DrewThomasson / ebook2audiobookXTTS

Generates an audiobook with chapters and ebook metadata using Calibre and Xtts from Coqui tts, and with optional voice cloning, and supports multiple languages
MIT License
637 stars 69 forks source link

error on basic command #17

Closed ROBERT-MCDOWELL closed 2 weeks ago

ROBERT-MCDOWELL commented 2 weeks ago

/home/src/AI/ebook2audiobookXTTS/env_py311/lib64/python3.11/site-packages/torch/cuda/init.py:654: UserWarning: Can't initialize NVML warnings.warn("Can't initialize NVML")

Using model: xtts /home/src/AI/ebook2audiobookXTTS/env_py311/lib64/python3.11/site-packages/TTS/utils/io.py:54: FutureWarning: You are using torch.load with weights_only=False (the current default value), which uses the default pickle module implicitly. It is possible to construct malicious pickle data which will execute arbitrary code during unpickling (See https://github.com/pytorch/pytorch/blob/main/SECURITY.md#untrusted-models for more details). In a future release, the default value for weights_only will be flipped to True. This limits the functions that could be executed during unpickling. Arbitrary objects will no longer be allowed to be loaded via this mode unless they are explicitly allowlisted by the user via torch.serialization.add_safe_globals. We recommend you start setting weights_only=True for any use case where you don't have full control of the loaded file. Please open an issue on GitHub for any issues related to this experimental feature. return torch.load(f, map_location=map_location, **kwargs) GPT2InferenceModel has generative capabilities, as prepare_inputs_for_generation is explicitly overwritten. However, it doesn't directly inherit from GenerationMixin. From πŸ‘‰v4.50πŸ‘ˆ onwards, PreTrainedModel will NOT inherit from GenerationMixin, and this model will lose the ability to call generate and other related functions.
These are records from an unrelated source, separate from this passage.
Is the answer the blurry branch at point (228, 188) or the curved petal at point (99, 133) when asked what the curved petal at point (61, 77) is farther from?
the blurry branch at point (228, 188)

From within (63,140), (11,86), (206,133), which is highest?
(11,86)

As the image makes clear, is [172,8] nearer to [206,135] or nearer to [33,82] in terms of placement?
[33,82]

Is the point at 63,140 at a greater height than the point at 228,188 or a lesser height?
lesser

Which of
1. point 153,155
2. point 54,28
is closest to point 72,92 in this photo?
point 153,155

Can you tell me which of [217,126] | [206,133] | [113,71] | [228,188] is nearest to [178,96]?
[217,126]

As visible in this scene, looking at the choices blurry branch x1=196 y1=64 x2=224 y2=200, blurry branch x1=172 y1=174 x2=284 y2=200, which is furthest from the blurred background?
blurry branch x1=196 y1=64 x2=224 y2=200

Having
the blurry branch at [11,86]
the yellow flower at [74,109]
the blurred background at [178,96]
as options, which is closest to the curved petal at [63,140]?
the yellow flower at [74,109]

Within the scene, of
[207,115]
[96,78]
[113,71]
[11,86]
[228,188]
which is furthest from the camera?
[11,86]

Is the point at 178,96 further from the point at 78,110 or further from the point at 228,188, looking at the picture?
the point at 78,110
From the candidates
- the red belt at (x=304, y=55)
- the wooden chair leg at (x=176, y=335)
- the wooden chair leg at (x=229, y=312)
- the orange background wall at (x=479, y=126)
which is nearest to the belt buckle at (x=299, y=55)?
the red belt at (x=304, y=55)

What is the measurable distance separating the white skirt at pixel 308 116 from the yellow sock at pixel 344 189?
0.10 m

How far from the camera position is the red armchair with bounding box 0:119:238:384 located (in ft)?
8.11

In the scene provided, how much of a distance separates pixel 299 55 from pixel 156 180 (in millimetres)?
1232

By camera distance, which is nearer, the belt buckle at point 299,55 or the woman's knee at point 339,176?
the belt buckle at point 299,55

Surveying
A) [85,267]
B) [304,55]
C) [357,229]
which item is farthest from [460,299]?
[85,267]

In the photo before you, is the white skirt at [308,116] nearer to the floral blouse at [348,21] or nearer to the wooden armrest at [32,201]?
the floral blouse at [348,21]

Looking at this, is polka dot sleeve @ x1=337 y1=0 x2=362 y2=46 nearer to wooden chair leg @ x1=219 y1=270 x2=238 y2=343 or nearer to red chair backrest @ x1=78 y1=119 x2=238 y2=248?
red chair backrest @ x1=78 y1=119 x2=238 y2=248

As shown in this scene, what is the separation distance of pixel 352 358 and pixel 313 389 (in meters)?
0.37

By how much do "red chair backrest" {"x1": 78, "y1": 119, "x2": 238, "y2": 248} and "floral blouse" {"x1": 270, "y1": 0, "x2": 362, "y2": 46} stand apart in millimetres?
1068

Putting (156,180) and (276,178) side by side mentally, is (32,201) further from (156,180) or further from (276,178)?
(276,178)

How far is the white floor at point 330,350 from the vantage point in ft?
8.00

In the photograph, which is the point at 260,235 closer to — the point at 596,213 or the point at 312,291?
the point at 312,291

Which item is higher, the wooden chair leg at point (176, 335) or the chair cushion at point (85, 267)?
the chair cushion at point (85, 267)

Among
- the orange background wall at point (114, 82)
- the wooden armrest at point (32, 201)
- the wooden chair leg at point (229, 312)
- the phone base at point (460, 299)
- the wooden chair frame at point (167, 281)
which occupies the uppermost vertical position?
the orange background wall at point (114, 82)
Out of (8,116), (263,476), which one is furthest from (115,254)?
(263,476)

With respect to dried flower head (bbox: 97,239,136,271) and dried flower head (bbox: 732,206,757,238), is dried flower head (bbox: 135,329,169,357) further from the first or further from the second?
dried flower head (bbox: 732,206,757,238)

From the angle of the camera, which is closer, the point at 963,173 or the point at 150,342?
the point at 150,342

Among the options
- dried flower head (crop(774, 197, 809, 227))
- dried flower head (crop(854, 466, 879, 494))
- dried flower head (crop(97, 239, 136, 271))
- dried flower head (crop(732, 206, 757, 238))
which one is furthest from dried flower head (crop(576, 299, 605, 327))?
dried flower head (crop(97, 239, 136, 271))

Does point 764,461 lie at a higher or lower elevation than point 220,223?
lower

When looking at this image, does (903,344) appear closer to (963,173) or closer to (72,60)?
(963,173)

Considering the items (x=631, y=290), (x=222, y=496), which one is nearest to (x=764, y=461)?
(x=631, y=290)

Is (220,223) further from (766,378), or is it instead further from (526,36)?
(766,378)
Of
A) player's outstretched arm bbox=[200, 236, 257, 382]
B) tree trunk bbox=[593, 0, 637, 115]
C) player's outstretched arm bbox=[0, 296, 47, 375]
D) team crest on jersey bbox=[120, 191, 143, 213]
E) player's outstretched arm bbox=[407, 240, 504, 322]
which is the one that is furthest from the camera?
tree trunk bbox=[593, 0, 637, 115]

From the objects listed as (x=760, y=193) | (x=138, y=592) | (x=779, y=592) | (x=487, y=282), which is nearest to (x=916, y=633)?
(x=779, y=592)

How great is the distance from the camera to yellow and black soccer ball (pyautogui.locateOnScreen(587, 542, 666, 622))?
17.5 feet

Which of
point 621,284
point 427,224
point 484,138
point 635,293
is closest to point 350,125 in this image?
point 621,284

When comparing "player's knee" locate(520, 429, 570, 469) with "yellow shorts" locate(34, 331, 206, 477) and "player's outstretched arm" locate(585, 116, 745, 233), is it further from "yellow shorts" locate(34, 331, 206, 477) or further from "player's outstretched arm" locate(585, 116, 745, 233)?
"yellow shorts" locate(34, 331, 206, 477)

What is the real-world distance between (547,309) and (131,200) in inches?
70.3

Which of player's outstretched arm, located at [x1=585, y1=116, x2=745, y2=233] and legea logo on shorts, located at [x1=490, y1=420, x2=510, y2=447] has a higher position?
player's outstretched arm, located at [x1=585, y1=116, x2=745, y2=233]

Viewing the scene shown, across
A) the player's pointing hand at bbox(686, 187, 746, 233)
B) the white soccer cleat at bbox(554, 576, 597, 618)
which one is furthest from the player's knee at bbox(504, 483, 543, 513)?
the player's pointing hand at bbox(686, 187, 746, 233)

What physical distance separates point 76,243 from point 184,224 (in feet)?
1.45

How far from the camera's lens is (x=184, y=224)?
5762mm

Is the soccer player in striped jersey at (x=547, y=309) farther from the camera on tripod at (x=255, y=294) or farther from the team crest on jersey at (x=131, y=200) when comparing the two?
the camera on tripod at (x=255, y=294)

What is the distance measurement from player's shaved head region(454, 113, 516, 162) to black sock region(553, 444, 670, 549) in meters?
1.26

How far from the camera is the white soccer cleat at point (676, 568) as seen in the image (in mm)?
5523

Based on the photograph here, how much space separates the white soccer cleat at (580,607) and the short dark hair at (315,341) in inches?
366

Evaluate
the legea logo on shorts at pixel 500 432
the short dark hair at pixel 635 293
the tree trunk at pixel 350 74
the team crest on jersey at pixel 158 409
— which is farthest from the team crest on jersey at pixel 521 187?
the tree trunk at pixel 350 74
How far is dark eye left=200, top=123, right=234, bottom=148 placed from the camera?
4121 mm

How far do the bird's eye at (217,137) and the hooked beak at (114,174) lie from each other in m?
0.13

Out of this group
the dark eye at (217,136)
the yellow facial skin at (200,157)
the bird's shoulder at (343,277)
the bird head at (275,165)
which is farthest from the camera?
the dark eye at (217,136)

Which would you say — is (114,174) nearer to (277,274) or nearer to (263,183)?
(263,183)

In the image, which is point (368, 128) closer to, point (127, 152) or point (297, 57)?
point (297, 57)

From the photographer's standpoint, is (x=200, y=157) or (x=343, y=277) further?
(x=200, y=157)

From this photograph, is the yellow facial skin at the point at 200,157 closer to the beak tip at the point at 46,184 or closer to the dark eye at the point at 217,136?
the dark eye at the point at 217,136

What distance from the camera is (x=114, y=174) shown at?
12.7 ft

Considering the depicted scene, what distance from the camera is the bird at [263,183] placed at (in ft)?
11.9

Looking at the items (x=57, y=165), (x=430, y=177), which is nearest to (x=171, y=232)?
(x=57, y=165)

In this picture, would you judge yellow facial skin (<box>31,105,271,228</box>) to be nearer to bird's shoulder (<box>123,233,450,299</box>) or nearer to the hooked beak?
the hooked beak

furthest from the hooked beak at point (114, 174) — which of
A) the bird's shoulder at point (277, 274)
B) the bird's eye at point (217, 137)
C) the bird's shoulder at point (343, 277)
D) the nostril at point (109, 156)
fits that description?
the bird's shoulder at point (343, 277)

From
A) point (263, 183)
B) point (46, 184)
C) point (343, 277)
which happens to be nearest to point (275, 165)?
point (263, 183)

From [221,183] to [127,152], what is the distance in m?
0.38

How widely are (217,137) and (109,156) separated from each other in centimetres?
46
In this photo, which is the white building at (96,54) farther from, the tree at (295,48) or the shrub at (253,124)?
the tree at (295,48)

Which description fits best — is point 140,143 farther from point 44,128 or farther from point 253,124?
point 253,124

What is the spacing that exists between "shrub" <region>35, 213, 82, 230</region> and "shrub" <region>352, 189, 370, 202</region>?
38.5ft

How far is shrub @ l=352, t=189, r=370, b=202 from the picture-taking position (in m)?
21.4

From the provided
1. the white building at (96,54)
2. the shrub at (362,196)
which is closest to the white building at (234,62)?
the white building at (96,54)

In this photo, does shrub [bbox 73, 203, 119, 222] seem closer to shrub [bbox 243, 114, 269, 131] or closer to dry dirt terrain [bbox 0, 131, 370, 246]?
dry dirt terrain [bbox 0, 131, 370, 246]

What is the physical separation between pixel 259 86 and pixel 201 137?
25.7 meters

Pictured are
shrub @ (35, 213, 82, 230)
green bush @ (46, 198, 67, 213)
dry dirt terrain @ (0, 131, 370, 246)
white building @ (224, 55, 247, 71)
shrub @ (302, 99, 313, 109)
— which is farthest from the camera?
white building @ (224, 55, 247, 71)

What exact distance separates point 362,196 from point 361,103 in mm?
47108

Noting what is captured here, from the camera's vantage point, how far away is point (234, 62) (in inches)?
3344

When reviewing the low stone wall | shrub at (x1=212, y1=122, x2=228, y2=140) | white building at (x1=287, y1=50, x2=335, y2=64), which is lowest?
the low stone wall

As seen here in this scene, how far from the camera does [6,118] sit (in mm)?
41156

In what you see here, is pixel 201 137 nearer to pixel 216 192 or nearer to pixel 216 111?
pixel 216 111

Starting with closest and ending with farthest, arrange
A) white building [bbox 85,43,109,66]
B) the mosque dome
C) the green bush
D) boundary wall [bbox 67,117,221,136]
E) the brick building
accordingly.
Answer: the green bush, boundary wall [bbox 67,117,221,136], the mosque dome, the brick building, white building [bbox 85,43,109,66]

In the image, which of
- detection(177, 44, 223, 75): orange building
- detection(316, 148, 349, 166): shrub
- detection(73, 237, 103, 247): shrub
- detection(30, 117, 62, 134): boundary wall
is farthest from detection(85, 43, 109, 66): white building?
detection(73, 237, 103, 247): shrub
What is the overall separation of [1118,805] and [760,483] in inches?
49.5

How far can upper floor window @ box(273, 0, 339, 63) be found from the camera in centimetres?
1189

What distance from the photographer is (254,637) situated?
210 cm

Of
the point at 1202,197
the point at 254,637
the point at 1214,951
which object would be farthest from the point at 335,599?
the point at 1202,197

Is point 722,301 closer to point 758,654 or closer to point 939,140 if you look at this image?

  • If you're using trust_remote_code=True, you can get rid of this warning by loading the model with an auto class. See https://huggingface.co/docs/transformers/en/model_doc/auto#auto-classes
  • If you are the owner of the model architecture code, please modify your model class such that it inherits from GenerationMixin (after PreTrainedModel, otherwise you'll get an exception).
  • If you are not the owner of the model architecture class, please contact the model code owner to update it. Traceback (most recent call last): File "/home/src/AI/ebook2audiobookXTTS/ebook2audiobook.py", line 461, in convert_chapters_to_audio(chapters_directory, output_audio_directory, target_voice, language) File "/home/src/AI/ebook2audiobookXTTS/ebook2audiobook.py", line 412, in convert_chapters_to_audio sentences = sent_tokenize(chapter_text, language='italian' if language == 'it' else 'english') ^^^^^^^^^^^^^^^^^^^^^^^^^^^^^^^^^^^^^^^^^^^^^^^^^^^^^^^^^^^^^^^^^^^^^^^^^^^^^^^^^^ File "/home/src/AI/ebook2audiobookXTTS/env_py311/lib64/python3.11/site-packages/nltk/tokenize/init.py", line 119, in sent_tokenize tokenizer = _get_punkt_tokenizer(language) ^^^^^^^^^^^^^^^^^^^^^^^^^^^^^^ File "/home/src/AI/ebook2audiobookXTTS/env_py311/lib64/python3.11/site-packages/nltk/tokenize/init.py", line 105, in _get_punkt_tokenizer return PunktTokenizer(language) ^^^^^^^^^^^^^^^^^^^^^^^^ File "/home/src/AI/ebook2audiobookXTTS/env_py311/lib64/python3.11/site-packages/nltk/tokenize/punkt.py", line 1744, in init self.load_lang(lang) File "/home/src/AI/ebook2audiobookXTTS/env_py311/lib64/python3.11/site-packages/nltk/tokenize/punkt.py", line 1749, in load_lang lang_dir = find(f"tokenizers/punkt_tab/{lang}/") ^^^^^^^^^^^^^^^^^^^^^^^^^^^^^^^^^^^^^ File "/home/src/AI/ebook2audiobookXTTS/env_py311/lib64/python3.11/site-packages/nltk/data.py", line 579, in find raise LookupError(resource_not_found) LookupError:

    Resource punkt_tab not found. Please use the NLTK Downloader to obtain the resource:

import nltk nltk.download('punkt_tab')

For more information see: https://www.nltk.org/data.html

Attempted to load tokenizers/punkt_tab/english/

Searched in:

any idea how to solve it?

DrewThomasson commented 2 weeks ago

## Replace

nltk.download('punkt_tab')

## With

nltk.download('punkt')

DrewThomasson commented 2 weeks ago

I misread your error it's actually

Just run this command in your terminal lol

python -m nltk.downloader punkt
DrewThomasson commented 2 weeks ago

Or you could just run the docker

Then you won't have any issues lol

DrewThomasson commented 2 weeks ago

Did it fix it?

ROBERT-MCDOWELL commented 2 weeks ago

I'm running the docker indeed. so I cannot use the command above :(

ROBERT-MCDOWELL commented 2 weeks ago

but wait, how to use the command line with the docker? I don't want to use the GUI as my server is headless. I think I must learn more about docker.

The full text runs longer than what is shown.